Which is why he sent someone to Joseph to have him summoned. Whom did he send? Why, Naphtali, of course, Bilhah's fleet-footed son; for Naphtali was still fleet of foot and nimble of tongue despite his years—which needs to be noted, since tradition has likewise cast a veil of carelessness over the age of the brothers. A clear-eyed view says that at the time they were all between the ages of forty-seven and seventy-eight, with Benjamin, the little man, no fewer than twenty-one years behind Zebulun, the third youngest after Joseph. This is mentioned here so that come the day that Jacob gathers his sons to curse and bless them in his last hour, you will not be under the illusion that the tent was full of young folk. All the same, we repeat that Naphtali at seventy-five still retained, almost unimpaired, a sinewy command over his long legs and a babbling agility of the tongue—as well as his need to balance out the earth's knowledge and pass back and forth with its messages.
"My boy," Jacob said to this vigorous old man, "go down from here to the great city where my son, Pharaoh's friend, lives and speak with him, saying, 'Jacob, our father, wishes to speak to your grace about an important matter.' You are not to alarm him so that he thinks I am already dying. But rather you shall say to him, 'Given the sum of his many years, our father, the old man, is well in Goshen and has no intention of departing this life. But he deems that the hour has come to speak with you about something that concerns
himself, though it Hes beyond his Hfe. Therefore be so kind as to find your way to the house that you prepared for him and to his bed, to which he now generally keeps, though sitting up.' Depart, my boy, bound ahead, and tell him that."
Naphtali swiftly repeated his charge and took to his heels. Had it not taken him several days, for he went on foot, Joseph would have been there at once. For he came by chariot, with a small entourage and Mai-Sakhme, his steward, who put far too much importance in his being in this story to have been kept from accompanying his master. But he waited outside with the other members of the household staff, while Joseph was alone with his father in the tent, in its well-furnished living and sleeping quarters, the stage to which the usually wide-ranging expanse of our story has now contracted. For there, in and around his bed at the rear of this space Jacob spent his last days of life, waited on by Damasek, Eliezer's son (who was himself now called Eliezer), a man dressed in a white belted tunic, who despite youthful features had a bald head wreathed in gray hair.
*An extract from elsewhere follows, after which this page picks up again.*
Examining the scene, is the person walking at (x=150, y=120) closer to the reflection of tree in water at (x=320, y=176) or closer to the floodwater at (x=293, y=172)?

When viewed by full light of day, the man was actually Jacob's nephew, since Joseph's teacher, Eliezer, was the son of a handmaid and a half brother to the man of blessing. His position, however, was that of a servant, though of one elevated above the rest of the household staff; like his father he called himself Jacob's eldest servant and stood over his house in the same way that Joseph stood over Pharaoh's and Captain Mai-Sakhme over Joseph's. After announcing his son to the father, he stepped outside to join the captain and converse with him as his equal.